Con questa decisione il complesso degli interventi non esiste più. Fatto sta che a monte non si faranno più le casse di espansione, nessuna traversa di contenimento con il risultato che il livello di sicurezza della popolazioni rivierasche non si è sicuramente innalzato.”

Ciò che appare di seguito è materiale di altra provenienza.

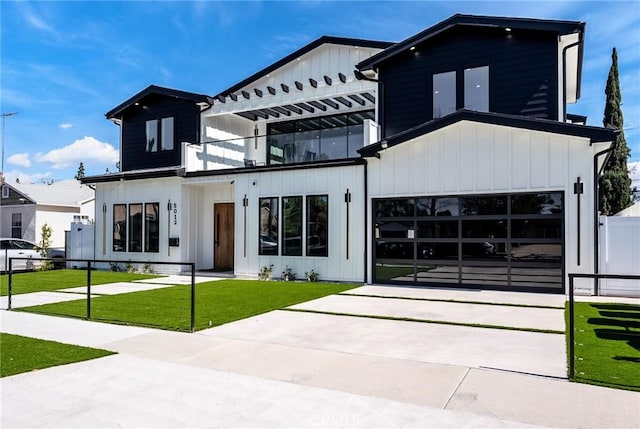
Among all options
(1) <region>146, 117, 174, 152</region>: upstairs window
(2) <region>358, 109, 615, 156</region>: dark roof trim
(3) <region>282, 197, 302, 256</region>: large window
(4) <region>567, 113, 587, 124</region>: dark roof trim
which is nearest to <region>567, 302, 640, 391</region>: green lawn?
(2) <region>358, 109, 615, 156</region>: dark roof trim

Sull’argomento è intervenuta anche l’associazione Acqua, che da tempo si batte per la salvaguardia del Tagliamento, contro le casse di espansione, il cui presidente Renzo Bortolussi ha rilevato lo stupore dell’associazione dall’annuncio della spesa prevista di 38 milioni di euro (residui dalla prima cassa d’espansione) per mettere in sicurezza il Tagliamento.

“Per la stessa ammissione della Serrachiani – ha dichiarato – le somme giacevano da parecchi anni! E’ quindi scandaloso che Latisana e dintorni siano rimaste in pericolo per tutti questi anni malgrado ci fossero i soldi disponibili.”

Aggiungendo poi che “le recenti alluvioni, con l’esempio delle quattro casse d’espansione di Livorno, hanno dimostrato, purtroppo, che queste opere non hanno salvato la città. Qui in Friuli la nostra dura lotta ha evitato la loro realizzazione, tant’è vero che ora si chiede per il fiume la protezione Unesco! Continuiamo, tuttavia, a chiedere una profonda manutenzione dei corsi d’acqua. Che, a quanto abbiamo appreso dalla nota della Regione, poteva essere attuata anche prima”.